After a decade practicing law, Flora morphed again. She ran for election as a judge, building, she said, “another level of confidence.” For 20 years, it was “the best job I ever had.”  In her late 60s, she contemplated running for a third term, but it didn’t seem worth it.
“You go senior at 70 and somebody else gets appointed to take your place. So I said no. I had almost a year and a half to think about the next reinvention.”
In reading, The Third Chapter by Harvard sociologist Sara Lawrence-Lightfoot, Flora was struck by her discussion of the “liberation” of this time of life, of “not having the same urgency, not having the same financial pressures, of not having the same ego, and I thought that was very appealing.”

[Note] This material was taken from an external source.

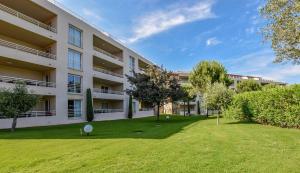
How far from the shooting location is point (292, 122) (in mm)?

While Flora was determined to work part time on a meaningful project, “my goal for the first day of retirement was to stay in bed all day. My goal for the second day was to go to [the restaurant] Parc and sit in one of the windows and drink cappuccino and be entertained by all the passersby.” 
Her plan had been to help social workers deal with “dependency” cases in the courts, involving children and families, but with bureaucratic changes, that idea went out the window.
Instead, serendipity flew in. And Flora was ready to embrace it. Or rather, him.
“I didn’t know that I would find a new relationship, and that we would travel together. It’s been an enormous pleasure. We went to India last year,” she said.
A year and a half into her transition, she’s still finding her way.
Yes, she’s on too many boards and committees – something she says she’ll “have to sort out.”
And no, she isn’t spending time at her desk. “I really need to spend an hour or two every morning doing the computer stuff, doing the reading, doing the paperwork I avoided for the last 50 years. And perhaps I will.”
And yes, there are things about her job she misses.
“I miss the work. I miss the responsibility -- occasionally.
“I miss my friends, but I still have lunch with them -- occasionally.

“It’s a good thing that we get two years in which to figure this out because I’ve now used up a year and a half of my transition time. I have to say it’s been one of the happiest times in my life so far...We’re getting ready to go to France. We’re going to study French. And when I come back I’ll find that project and save some small part of the world.”
Flora closed her remarks by reading from the poem “Ulysses” by Alfred Tennyson:

Come, my friends, ‘Tis not too late to seek a newer world. 
Push off…To sail beyond the sunset... 
Though much is taken, much abides; and tho’
We are not now that strength which in old days
Moved earth and heaven that which we are, we are;
One equal temper of heroic hearts,
Made weak by time and fate, but strong in will
To strive, to seek, to find, and not to yield.